Karim Obaid Bardan was heading for the Baghdad International Airport on Sunday, when he came under the fatal attack, the Associated Press reported.

The military said the driver was approaching an American military convoy in a threatening way.

“As a result … a decision was made to engage it with small-arms fire in order to stop it and to protect the convoy from a possible attack,” said Army Col. Barry Johnson, a US military spokesman in Baghdad.

The incident came a day after Iraq’s Prime Minister Nouri al-Maliki warned against any extension to the presence of foreign forces in the strife-weary country’s soil beyond 2011 — when Washington is expected to take all its forces out. Currently Iraq hosts to less than 50,000 American troopers.

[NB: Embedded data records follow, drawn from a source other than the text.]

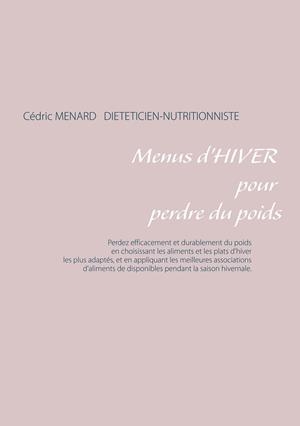 MENUS D'HIVER POUR PERDRE DU POIDS | 9782322037605 | MENARD, CEDRIC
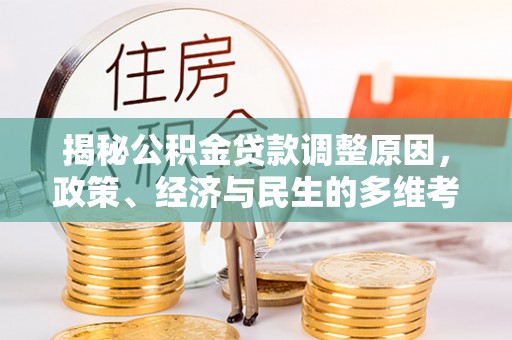 白山揭秘公积金贷款调整原因，政策、经济与民生的多维考量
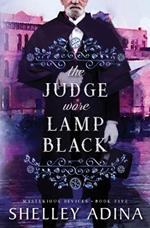 The Judge Wore Lamp Black: A steampunk adventure mystery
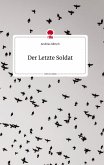 Der Letzte Soldat. Life is a Story - story.one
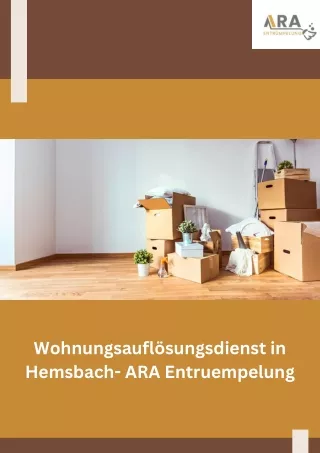 Wohnungsauflösungsdienst in Hemsbach- ARA Entruempelung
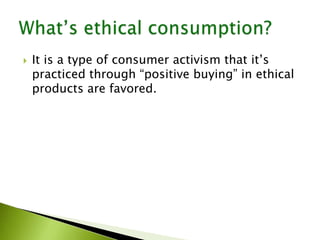  It is a type of consumer activism that it’s
practiced through “positive buying” in ethical
products are favored.
 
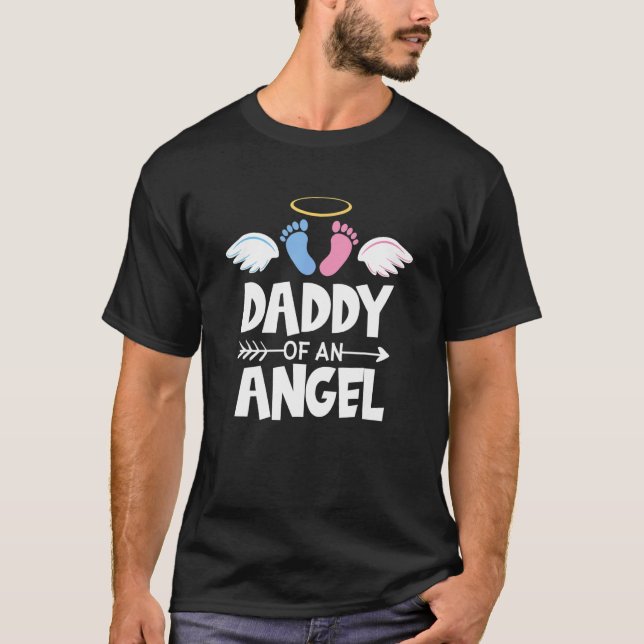 Infant Loss Awareness Miscarriage Daddy Of An Ange T-Shirt (Vorderseite)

“I do not feel the need for the presence of any other international forces to help Iraqis control the security situation,” he said, taking one of his harshest-ever tones with Washington.

Also on Sunday, a roadside bomb went off elsewhere in Baghdad, killing one passer-by and injuring three others, including two policemen.

Iraq continues to wrestle with violence in the eighth year of the presence of the US-led military in the country.

Over one million Iraqis have been killed during the US-led occupation, according to the California-based investigative organization Project Censored.